**INSTRUCTIONS TO FOLLOW:**
Copy out the data below as written; omit any images.

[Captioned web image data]
━━━

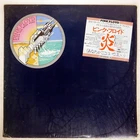 PINK FLOYD WISH YOU WERE HERE CBS/SONY SOPO100 Japan VINYL LP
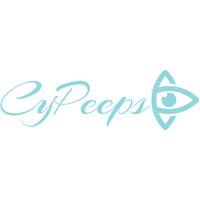 CyPeeps logo - Similar company to Esimplicity Technologies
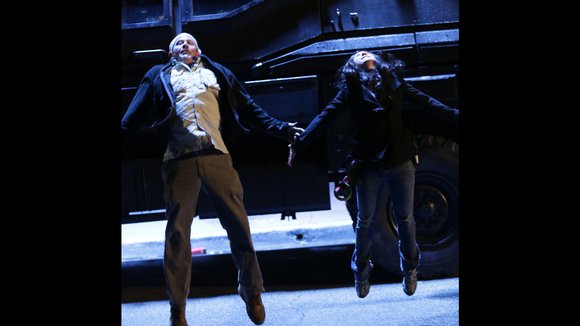 Photo du film Colony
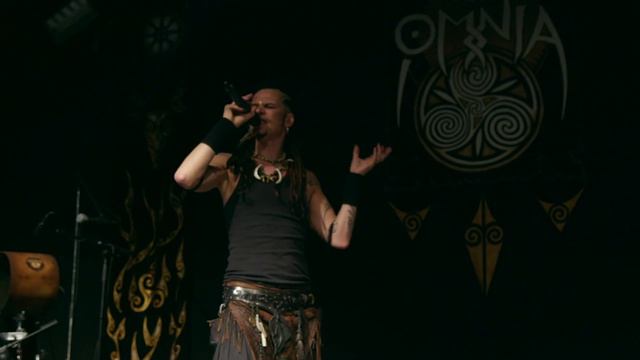 OMNIA (Official) - Toys in the Attic смотреть онлайн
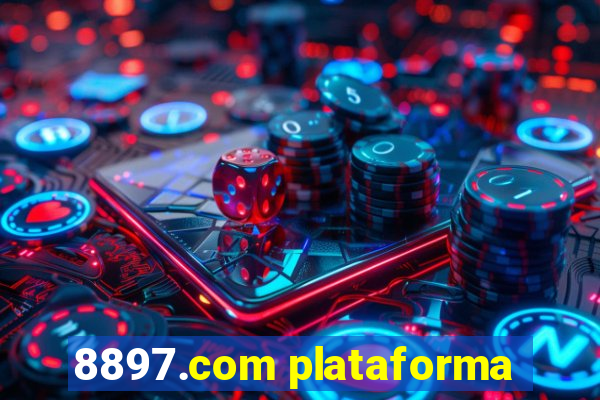 8897.com plataforma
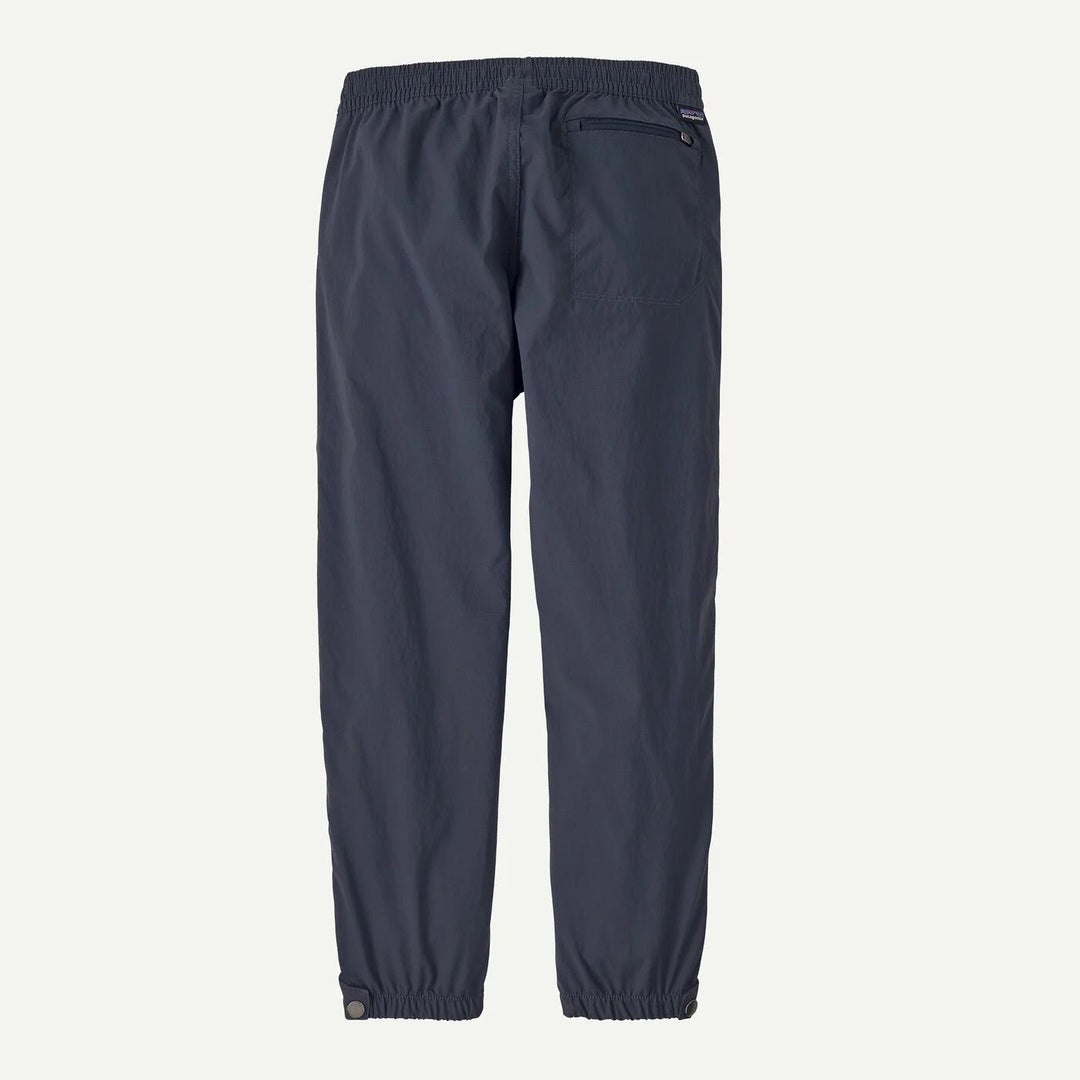 Patagonia Kids Quandary Bukse - Smolder Blue for barn - Brobrobrille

━━━

**SOLUTION FOR THIS TASK:**
 PINK FLOYD WISH YOU WERE HERE CBS/SONY SOPO100 Japan VINYL LP
 CyPeeps logo - Similar company to Esimplicity Technologies
 Photo du film Colony
 OMNIA (Official) - Toys in the Attic смотреть онлайн
 8897.com plataforma
 Patagonia Kids Quandary Bukse - Smolder Blue for barn - Brobrobrille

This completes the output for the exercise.